Spatial reasoning question data:
-- -- --
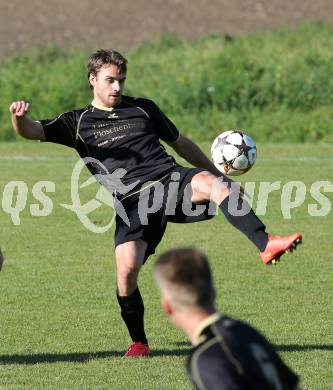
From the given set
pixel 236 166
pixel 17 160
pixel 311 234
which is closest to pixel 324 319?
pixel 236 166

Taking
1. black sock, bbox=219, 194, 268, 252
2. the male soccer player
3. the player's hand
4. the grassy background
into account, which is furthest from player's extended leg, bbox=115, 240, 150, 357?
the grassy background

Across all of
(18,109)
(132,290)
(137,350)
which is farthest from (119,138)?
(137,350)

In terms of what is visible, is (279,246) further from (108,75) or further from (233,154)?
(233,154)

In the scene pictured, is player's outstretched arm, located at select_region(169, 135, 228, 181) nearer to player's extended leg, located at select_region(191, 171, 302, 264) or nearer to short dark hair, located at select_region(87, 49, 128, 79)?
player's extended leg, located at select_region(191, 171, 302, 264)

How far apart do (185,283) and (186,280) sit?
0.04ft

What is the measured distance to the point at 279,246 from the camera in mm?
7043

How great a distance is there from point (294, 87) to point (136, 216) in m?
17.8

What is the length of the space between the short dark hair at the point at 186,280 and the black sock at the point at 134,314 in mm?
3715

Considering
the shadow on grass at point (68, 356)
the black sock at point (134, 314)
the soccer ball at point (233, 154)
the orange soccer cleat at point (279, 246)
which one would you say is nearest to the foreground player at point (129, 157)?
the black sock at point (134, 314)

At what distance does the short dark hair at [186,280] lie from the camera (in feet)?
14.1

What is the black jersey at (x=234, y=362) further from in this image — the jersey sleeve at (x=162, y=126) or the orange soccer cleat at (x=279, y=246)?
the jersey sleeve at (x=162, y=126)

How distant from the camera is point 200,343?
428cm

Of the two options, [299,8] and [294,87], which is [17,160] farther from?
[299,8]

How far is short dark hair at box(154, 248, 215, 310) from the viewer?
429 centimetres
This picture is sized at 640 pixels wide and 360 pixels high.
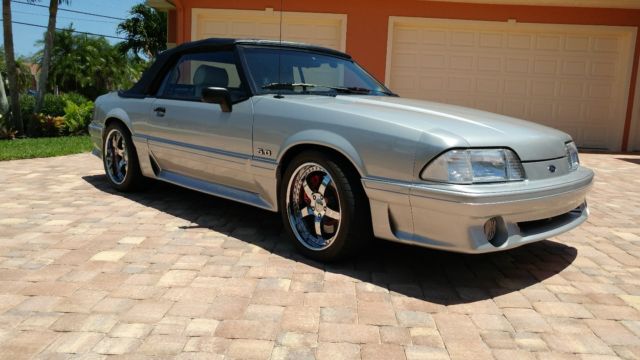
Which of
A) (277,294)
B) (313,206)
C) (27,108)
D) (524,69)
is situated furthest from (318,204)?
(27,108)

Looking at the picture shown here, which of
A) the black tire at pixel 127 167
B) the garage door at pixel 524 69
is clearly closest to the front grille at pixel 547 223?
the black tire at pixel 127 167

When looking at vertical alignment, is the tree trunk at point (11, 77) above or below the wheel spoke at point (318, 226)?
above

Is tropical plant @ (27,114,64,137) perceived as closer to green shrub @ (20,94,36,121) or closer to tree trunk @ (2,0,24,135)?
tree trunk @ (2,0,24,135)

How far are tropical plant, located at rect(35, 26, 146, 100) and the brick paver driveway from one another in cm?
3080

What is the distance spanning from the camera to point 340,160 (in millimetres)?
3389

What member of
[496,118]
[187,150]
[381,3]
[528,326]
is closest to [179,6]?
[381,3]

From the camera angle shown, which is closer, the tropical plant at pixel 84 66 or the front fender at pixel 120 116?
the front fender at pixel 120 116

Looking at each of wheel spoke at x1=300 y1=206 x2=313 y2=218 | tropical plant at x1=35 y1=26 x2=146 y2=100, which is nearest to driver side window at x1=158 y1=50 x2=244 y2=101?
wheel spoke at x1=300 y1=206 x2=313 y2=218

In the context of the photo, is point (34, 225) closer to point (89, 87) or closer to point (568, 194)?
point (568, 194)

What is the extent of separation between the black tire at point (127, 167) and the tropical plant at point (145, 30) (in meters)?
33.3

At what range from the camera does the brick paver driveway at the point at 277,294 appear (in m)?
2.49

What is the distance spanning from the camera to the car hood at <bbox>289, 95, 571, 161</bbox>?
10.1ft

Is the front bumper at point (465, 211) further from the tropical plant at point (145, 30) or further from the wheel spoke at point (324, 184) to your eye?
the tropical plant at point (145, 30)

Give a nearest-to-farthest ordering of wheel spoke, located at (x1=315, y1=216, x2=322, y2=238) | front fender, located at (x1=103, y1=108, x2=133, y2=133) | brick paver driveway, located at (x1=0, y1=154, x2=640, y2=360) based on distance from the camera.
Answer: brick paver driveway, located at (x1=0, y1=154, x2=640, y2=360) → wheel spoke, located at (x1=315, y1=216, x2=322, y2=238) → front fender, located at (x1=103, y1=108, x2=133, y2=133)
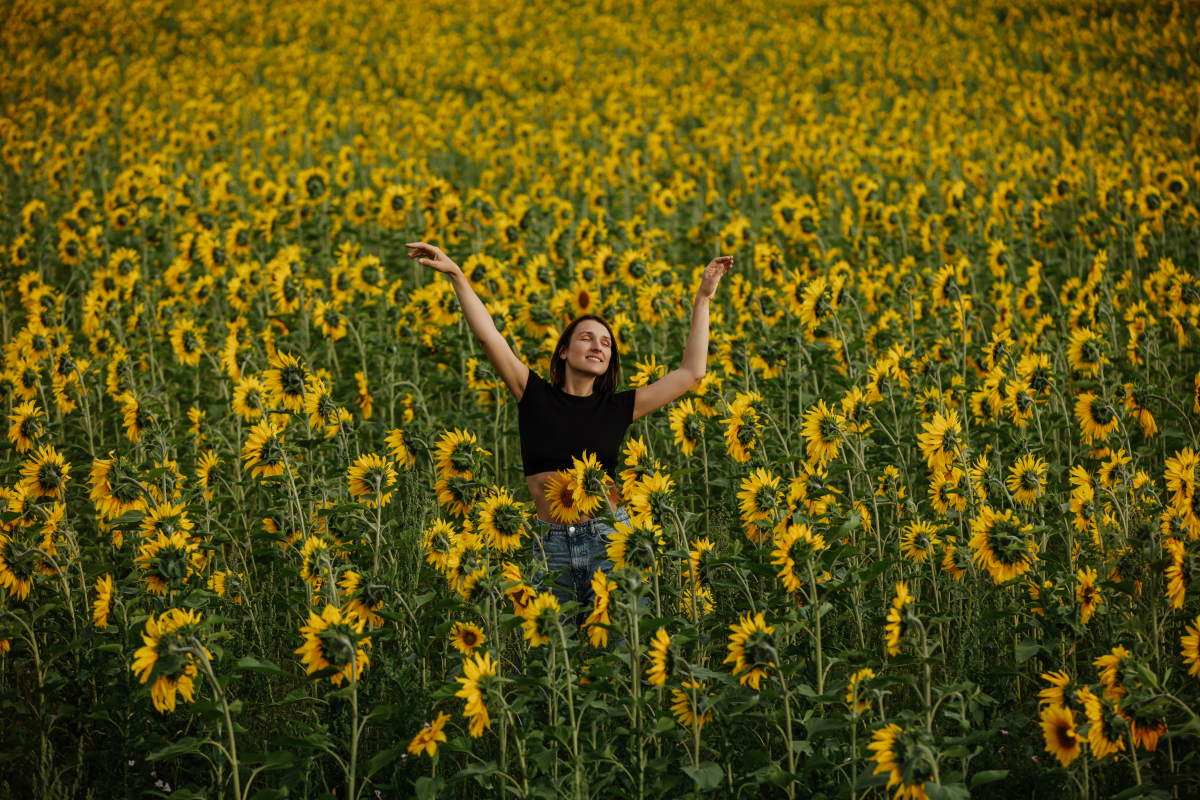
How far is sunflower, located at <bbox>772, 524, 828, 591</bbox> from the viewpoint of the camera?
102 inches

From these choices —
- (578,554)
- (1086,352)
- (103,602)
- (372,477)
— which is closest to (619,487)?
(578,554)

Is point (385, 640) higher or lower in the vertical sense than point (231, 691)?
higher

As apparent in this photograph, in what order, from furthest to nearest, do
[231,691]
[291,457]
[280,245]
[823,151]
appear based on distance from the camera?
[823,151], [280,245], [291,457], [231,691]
-- -- --
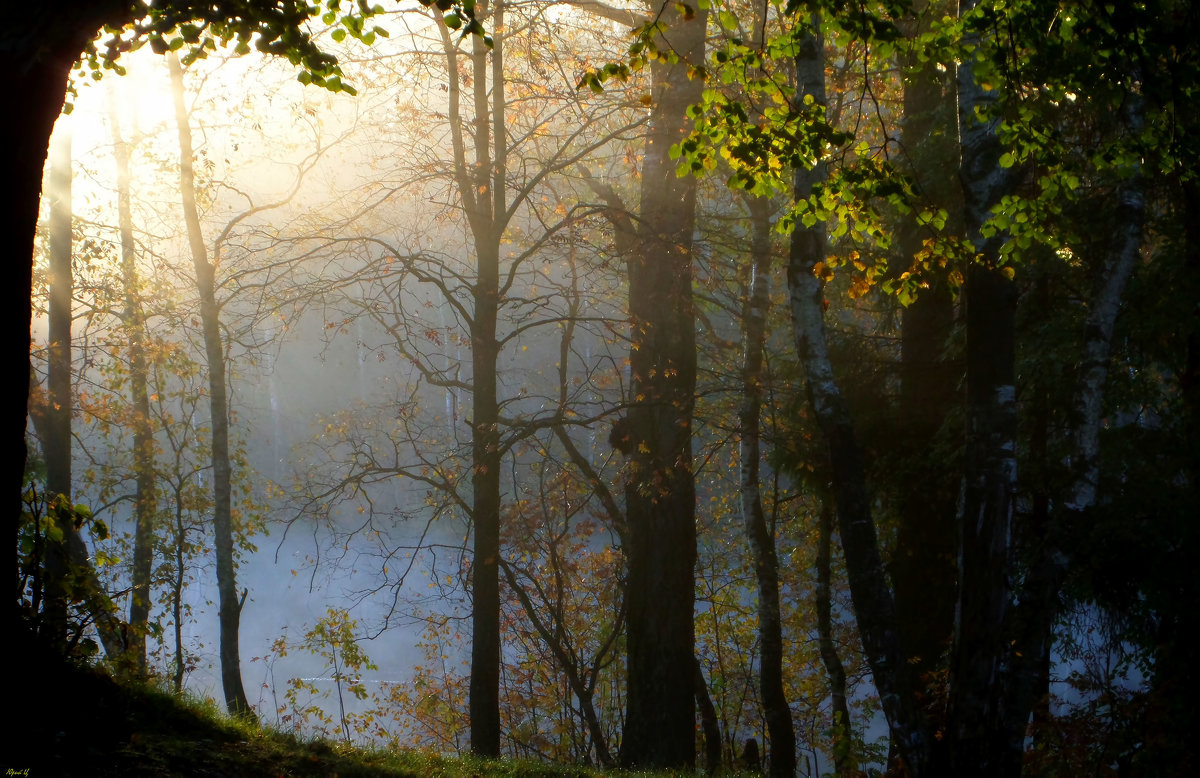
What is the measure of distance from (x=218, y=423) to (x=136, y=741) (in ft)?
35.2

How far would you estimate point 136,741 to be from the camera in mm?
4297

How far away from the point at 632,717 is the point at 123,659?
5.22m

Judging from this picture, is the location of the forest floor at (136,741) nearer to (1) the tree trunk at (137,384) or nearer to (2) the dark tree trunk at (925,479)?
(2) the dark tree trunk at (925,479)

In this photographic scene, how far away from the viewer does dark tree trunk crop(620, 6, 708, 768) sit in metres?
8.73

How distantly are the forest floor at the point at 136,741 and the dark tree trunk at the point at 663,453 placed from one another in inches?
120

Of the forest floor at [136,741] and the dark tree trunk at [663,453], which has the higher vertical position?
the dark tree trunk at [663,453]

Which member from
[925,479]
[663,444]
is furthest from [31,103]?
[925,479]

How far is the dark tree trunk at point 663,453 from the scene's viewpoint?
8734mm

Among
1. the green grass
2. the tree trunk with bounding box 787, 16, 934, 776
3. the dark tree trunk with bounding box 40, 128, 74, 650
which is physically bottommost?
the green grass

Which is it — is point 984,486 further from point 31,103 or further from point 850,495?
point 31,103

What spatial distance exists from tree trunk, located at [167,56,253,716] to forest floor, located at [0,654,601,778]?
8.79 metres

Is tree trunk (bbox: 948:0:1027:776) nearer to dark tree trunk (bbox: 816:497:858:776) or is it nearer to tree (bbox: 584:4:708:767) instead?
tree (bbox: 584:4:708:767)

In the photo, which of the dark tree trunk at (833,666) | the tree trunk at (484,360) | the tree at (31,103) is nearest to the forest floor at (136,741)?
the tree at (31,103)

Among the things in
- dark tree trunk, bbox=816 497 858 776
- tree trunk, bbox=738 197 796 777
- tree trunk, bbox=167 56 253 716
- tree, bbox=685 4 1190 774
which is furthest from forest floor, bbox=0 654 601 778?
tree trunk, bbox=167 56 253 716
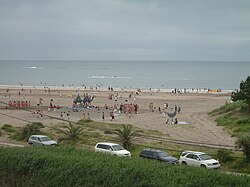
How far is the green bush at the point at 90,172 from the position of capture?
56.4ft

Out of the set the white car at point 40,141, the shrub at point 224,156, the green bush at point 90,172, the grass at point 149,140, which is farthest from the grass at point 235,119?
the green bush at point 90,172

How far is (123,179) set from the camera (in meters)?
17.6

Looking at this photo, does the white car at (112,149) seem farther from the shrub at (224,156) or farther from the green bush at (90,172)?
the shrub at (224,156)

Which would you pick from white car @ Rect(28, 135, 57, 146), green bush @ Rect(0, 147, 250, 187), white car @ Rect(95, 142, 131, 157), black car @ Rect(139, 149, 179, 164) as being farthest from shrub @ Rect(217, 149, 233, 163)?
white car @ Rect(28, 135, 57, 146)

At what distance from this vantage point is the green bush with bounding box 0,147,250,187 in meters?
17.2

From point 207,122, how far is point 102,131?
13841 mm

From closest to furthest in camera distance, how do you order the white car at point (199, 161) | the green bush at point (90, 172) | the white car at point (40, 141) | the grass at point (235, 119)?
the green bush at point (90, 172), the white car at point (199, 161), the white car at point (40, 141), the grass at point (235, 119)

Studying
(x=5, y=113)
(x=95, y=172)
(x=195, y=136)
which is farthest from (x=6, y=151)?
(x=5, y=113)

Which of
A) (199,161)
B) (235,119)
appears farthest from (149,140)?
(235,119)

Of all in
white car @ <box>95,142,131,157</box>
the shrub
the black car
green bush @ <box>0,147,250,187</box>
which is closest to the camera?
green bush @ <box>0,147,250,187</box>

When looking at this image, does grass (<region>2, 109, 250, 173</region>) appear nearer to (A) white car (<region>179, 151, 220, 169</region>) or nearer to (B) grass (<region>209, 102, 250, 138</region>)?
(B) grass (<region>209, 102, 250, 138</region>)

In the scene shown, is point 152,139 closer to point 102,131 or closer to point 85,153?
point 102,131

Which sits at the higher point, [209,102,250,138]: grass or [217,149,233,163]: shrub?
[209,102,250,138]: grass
-- -- --
Required work:
Please count the lines above that contain the string "viewpoint", treating uppercase and lowercase as different, and give only the number.

Output below:
2